Dear Roger, LF Group,
Also, you do wonder with the network of gas pipes, water pipes,
electricity
pylons, phone lines etc criss-crossing vast swathes of countryside just
how
far "utility assisted" (for the want of a better term) earth mode VLF
comms
could travel.
VLF signal propagation via utility pipes and cables is widely used by
contractors as a method for pipe and cable location, and there has been
equipment commercially available for many years - see for example the quite
informative brochure at
http://www.radiodetection.com/doclib/RDTheoryManual_complete08_en.pdf
The equipment comprises a detector, which can detect magnetic fields due to
mains frequencies, ambient signals from VLF utilities that couple to buried
conductors, or a VLF or audio signal from a "Genny" low-power transmitter
unit which can be directly or inductively coupled to the buried conductor.
I'm told by people who use these things that plastic pipes are supposed to
be installed with a tracer wire to make location easier, but this doesn't
always happen ... different buried conductors can also couple to each other,
and wild goose chases are apparently not unusual!
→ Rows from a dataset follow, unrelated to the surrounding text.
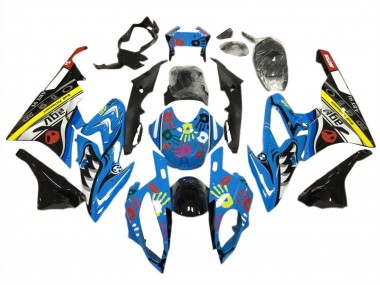 Billigste BMW S1000RR Motorrad Verkleidung Kit 2015-2016 - Gelb Blau Schwarz Hai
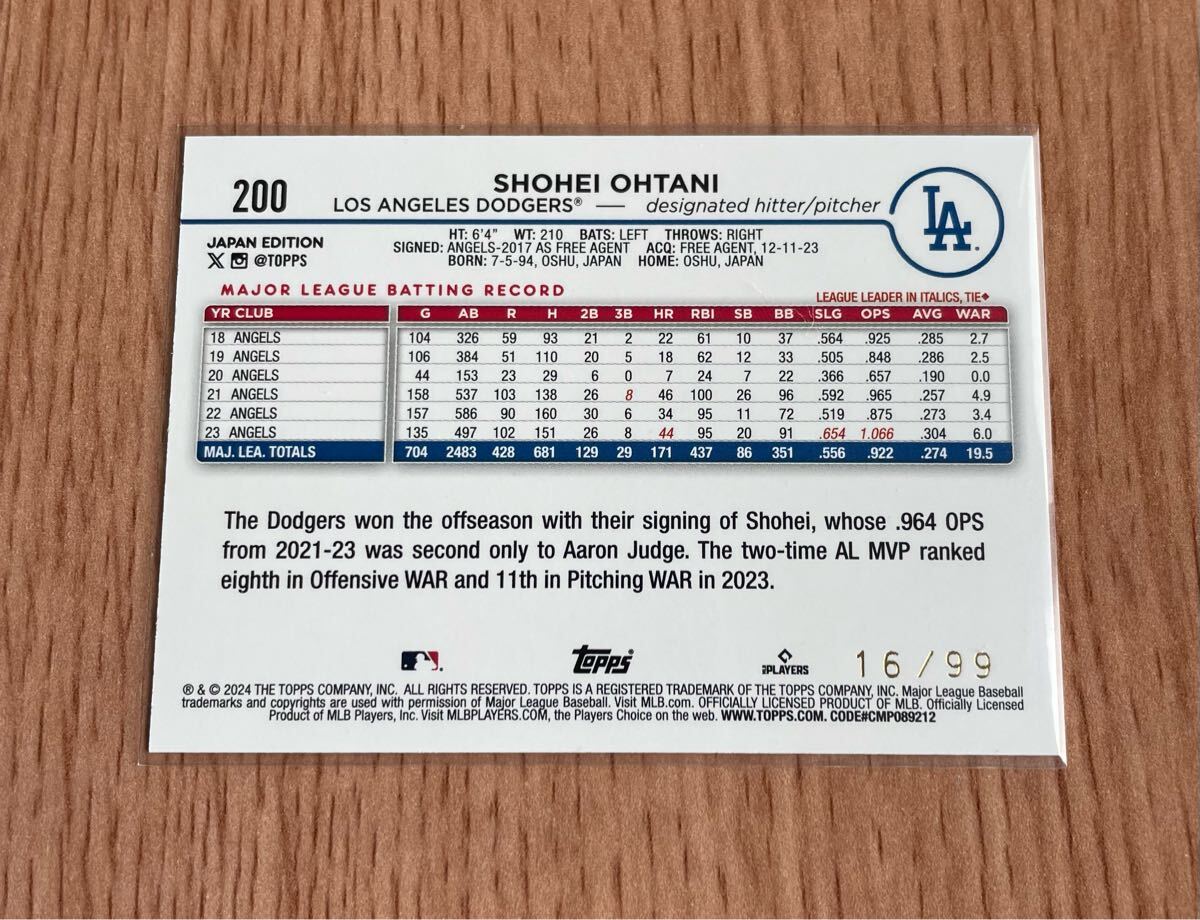 大人気】mlb topps japan edition 2024 大谷翔平 99枚限定 桜 大人気】mlb topps japan edition 2024 大谷翔平 99枚限定 桜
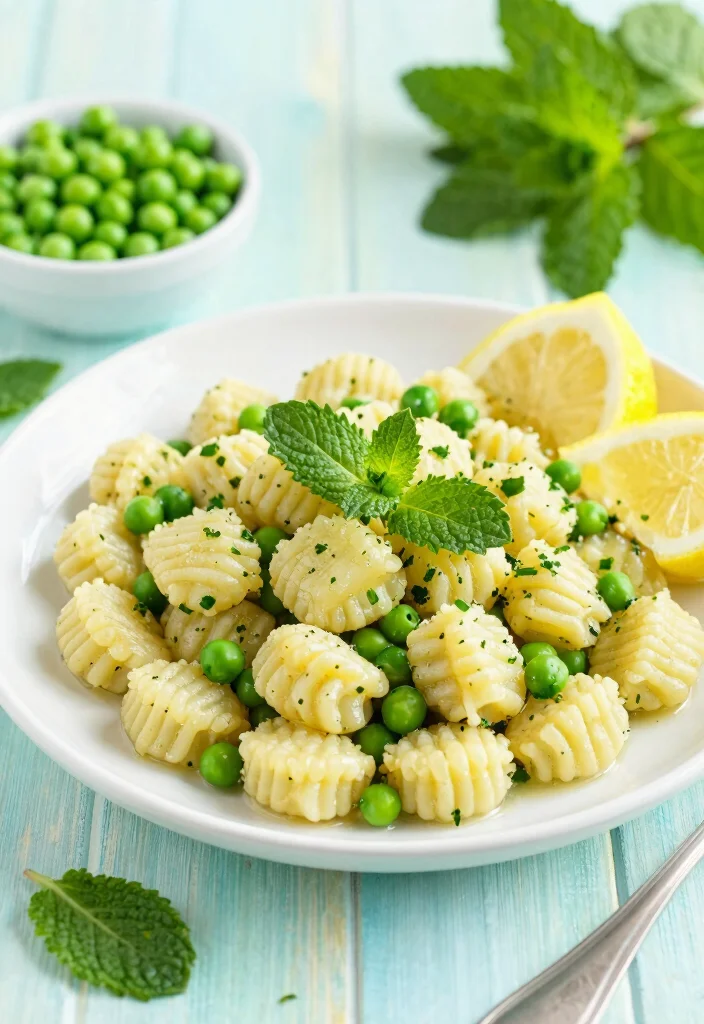 10 Healthy Gnocchi Recipes for Light Comforting Meals - 10. Pea and Mint Gnocchi with Lemon Sauce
I don't know about buried conductors, but overhead telephone and power lines
are the norm around my QTH, and when I have made mobile field strength
measurements there have certainly been observable effects on 136k and 500k
signals. In particular, overhead lines that are aligned in a radial
direction from the transmitter produce peaks and nulls in the apparent field
strength when the measuring receiver is close to them, corresponding to a
standing wave pattern along the line. This means you have to be quite
careful about choosing sites to make FS measurements - there seems to be
much less effect when the overhead line is at right angles to the direction
of the transmitter. However, the overall results of the FS measurements
indicate that this kind of coupling only has a very localised effect near to
the coupled conductor - it certainly does not seem to enhance the overall
radiated signal at these frequencies, although VLF might well be different.